## WORK TO COMPLETE
From the first line to the last, output the entries exactly.

## THE RECORDS
BEGIN

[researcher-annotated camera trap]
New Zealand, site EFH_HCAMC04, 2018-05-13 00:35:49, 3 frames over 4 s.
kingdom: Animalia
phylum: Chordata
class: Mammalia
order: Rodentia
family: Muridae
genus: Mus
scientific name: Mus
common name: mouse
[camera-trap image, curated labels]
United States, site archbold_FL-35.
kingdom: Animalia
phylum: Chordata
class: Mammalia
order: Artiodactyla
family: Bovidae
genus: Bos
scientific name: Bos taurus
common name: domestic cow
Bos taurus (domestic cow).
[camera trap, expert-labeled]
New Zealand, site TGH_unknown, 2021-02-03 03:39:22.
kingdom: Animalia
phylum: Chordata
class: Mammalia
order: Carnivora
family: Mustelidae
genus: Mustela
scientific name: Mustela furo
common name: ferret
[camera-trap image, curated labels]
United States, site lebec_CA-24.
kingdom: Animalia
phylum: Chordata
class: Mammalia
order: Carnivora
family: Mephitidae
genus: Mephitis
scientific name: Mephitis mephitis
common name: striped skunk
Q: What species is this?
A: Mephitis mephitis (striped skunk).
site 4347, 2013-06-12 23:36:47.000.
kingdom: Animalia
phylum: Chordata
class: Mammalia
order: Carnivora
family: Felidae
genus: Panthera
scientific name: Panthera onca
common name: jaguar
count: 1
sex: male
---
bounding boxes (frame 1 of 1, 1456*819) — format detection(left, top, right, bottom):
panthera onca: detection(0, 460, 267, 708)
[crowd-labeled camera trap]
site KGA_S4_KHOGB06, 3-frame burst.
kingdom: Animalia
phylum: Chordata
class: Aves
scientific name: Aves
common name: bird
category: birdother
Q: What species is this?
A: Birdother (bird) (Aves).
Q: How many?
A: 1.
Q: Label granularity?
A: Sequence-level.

END

## WORKED SOLUTION
[researcher-annotated camera trap]
New Zealand, site EFH_HCAMC04, 2018-05-13 00:35:49, 3 frames over 4 s.
kingdom: Animalia
phylum: Chordata
class: Mammalia
order: Rodentia
family: Muridae
genus: Mus
scientific name: Mus
common name: mouse
[camera-trap image, curated labels]
United States, site archbold_FL-35.
kingdom: Animalia
phylum: Chordata
class: Mammalia
order: Artiodactyla
family: Bovidae
genus: Bos
scientific name: Bos taurus
common name: domestic cow
Bos taurus (domestic cow).
[camera trap, expert-labeled]
New Zealand, site TGH_unknown, 2021-02-03 03:39:22.
kingdom: Animalia
phylum: Chordata
class: Mammalia
order: Carnivora
family: Mustelidae
genus: Mustela
scientific name: Mustela furo
common name: ferret
[camera-trap image, curated labels]
United States, site lebec_CA-24.
kingdom: Animalia
phylum: Chordata
class: Mammalia
order: Carnivora
family: Mephitidae
genus: Mephitis
scientific name: Mephitis mephitis
common name: striped skunk
Q: What species is this?
A: Mephitis mephitis (striped skunk).
site 4347, 2013-06-12 23:36:47.000.
kingdom: Animalia
phylum: Chordata
class: Mammalia
order: Carnivora
family: Felidae
genus: Panthera
scientific name: Panthera onca
common name: jaguar
count: 1
sex: male
---
bounding boxes (frame 1 of 1, 1456*819) — format detection(left, top, right, bottom):
panthera onca: detection(0, 460, 267, 708)
[crowd-labeled camera trap]
site KGA_S4_KHOGB06, 3-frame burst.
kingdom: Animalia
phylum: Chordata
class: Aves
scientific name: Aves
common name: bird
category: birdother
Q: What species is this?
A: Birdother (bird) (Aves).
Q: How many?
A: 1.
Q: Label granularity?
A: Sequence-level.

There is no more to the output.